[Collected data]

┄┄┄┄┄┄┄┄┄┄

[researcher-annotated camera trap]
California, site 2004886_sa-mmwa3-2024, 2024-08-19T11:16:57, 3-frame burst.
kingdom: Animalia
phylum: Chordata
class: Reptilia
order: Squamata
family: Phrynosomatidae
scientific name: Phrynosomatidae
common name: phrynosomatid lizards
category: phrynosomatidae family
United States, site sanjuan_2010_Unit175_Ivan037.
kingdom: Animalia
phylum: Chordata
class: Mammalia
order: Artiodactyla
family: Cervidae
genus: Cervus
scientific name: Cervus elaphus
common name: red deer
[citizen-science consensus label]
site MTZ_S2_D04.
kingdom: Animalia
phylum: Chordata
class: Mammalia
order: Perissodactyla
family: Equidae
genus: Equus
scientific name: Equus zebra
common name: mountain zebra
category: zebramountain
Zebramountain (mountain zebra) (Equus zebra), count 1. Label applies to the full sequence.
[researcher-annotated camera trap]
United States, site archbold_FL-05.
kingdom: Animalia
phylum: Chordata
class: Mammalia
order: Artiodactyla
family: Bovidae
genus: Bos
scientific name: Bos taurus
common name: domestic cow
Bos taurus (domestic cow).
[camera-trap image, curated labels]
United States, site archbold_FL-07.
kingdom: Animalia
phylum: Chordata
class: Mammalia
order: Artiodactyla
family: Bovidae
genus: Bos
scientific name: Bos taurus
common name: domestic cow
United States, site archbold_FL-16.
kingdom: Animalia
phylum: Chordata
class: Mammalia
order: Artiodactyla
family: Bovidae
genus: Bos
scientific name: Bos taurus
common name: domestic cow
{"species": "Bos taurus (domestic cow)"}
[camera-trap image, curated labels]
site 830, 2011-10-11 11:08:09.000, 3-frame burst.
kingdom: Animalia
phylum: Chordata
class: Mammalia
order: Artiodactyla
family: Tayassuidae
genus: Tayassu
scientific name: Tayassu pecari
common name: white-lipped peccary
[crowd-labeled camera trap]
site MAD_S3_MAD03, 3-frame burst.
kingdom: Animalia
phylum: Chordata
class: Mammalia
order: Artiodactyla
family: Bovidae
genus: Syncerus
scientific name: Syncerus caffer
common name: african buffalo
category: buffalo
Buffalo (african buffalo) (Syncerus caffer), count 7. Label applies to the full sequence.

┄┄┄┄┄┄┄┄┄┄

# [Exercise]
Exactly as written, please transcribe the lines from the start of the records above to the line that holds "common name: african buffalo", both ends included.

# [Exercise answer]
[researcher-annotated camera trap]
California, site 2004886_sa-mmwa3-2024, 2024-08-19T11:16:57, 3-frame burst.
kingdom: Animalia
phylum: Chordata
class: Reptilia
order: Squamata
family: Phrynosomatidae
scientific name: Phrynosomatidae
common name: phrynosomatid lizards
category: phrynosomatidae family
United States, site sanjuan_2010_Unit175_Ivan037.
kingdom: Animalia
phylum: Chordata
class: Mammalia
order: Artiodactyla
family: Cervidae
genus: Cervus
scientific name: Cervus elaphus
common name: red deer
[citizen-science consensus label]
site MTZ_S2_D04.
kingdom: Animalia
phylum: Chordata
class: Mammalia
order: Perissodactyla
family: Equidae
genus: Equus
scientific name: Equus zebra
common name: mountain zebra
category: zebramountain
Zebramountain (mountain zebra) (Equus zebra), count 1. Label applies to the full sequence.
[researcher-annotated camera trap]
United States, site archbold_FL-05.
kingdom: Animalia
phylum: Chordata
class: Mammalia
order: Artiodactyla
family: Bovidae
genus: Bos
scientific name: Bos taurus
common name: domestic cow
Bos taurus (domestic cow).
[camera-trap image, curated labels]
United States, site archbold_FL-07.
kingdom: Animalia
phylum: Chordata
class: Mammalia
order: Artiodactyla
family: Bovidae
genus: Bos
scientific name: Bos taurus
common name: domestic cow
United States, site archbold_FL-16.
kingdom: Animalia
phylum: Chordata
class: Mammalia
order: Artiodactyla
family: Bovidae
genus: Bos
scientific name: Bos taurus
common name: domestic cow
{"species": "Bos taurus (domestic cow)"}
[camera-trap image, curated labels]
site 830, 2011-10-11 11:08:09.000, 3-frame burst.
kingdom: Animalia
phylum: Chordata
class: Mammalia
order: Artiodactyla
family: Tayassuidae
genus: Tayassu
scientific name: Tayassu pecari
common name: white-lipped peccary
[crowd-labeled camera trap]
site MAD_S3_MAD03, 3-frame burst.
kingdom: Animalia
phylum: Chordata
class: Mammalia
order: Artiodactyla
family: Bovidae
genus: Syncerus
scientific name: Syncerus caffer
common name: african buffalo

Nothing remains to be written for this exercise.